Pivot Points- Classic

Formula for the Pivot Points- Classic Indicator
CE
Written by CJ Edwards
Updated 4 years ago

Pivot Points- Classic
Pivot Points were developed by floor traders are significant levels that traders and investors can use to help them determine changes or continuations within the trading day. The pivot points are derived from the previous days high, low and close.

When the price of an asset is above the Pivot Point during the trading day, this is considered to be a bullish sign.

When the price of an asset is below the Pivot Point during the trading day, this is considered to be a bearish sign.

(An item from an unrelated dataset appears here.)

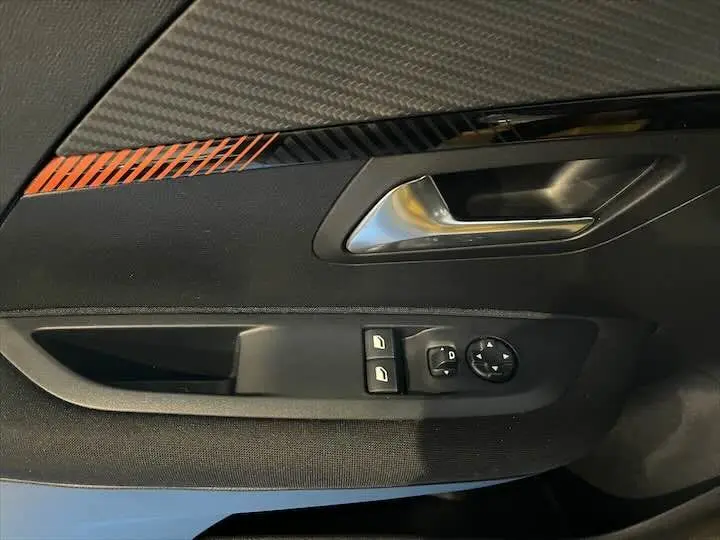 Gros plan sur la porte intérieure côté gauche d'une Peugeot 208 jaune Faro Metal, avec commandes de vitres et poignée argentée.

Additionally, there are support and resistance levels that are derived from the Pivot Point: Support 1 (S1), Support 2 (S2) and Resistance 1 (R1), Resistance (R2).

They are calculated as follows:

Pivot Point ( P ) = ( High + Low + Close ) / 3

Support 1 ( S1 ) = ( P * 2 ) - High

Support 2 ( S2 ) = P - ( High - Low )

Resistance 1 ( R1 ) = ( P * 2 ) - Low

Resistance 2 ( R2 ) = P + ( High - Low )

The S1, S2, and R1, R2 levels can be used as support and resistance for reversals but can also be used as a continuation of the trend. If an asset's price is rising and moves above R1, it could help signify the uptrend and a continuation to R2 would be possible.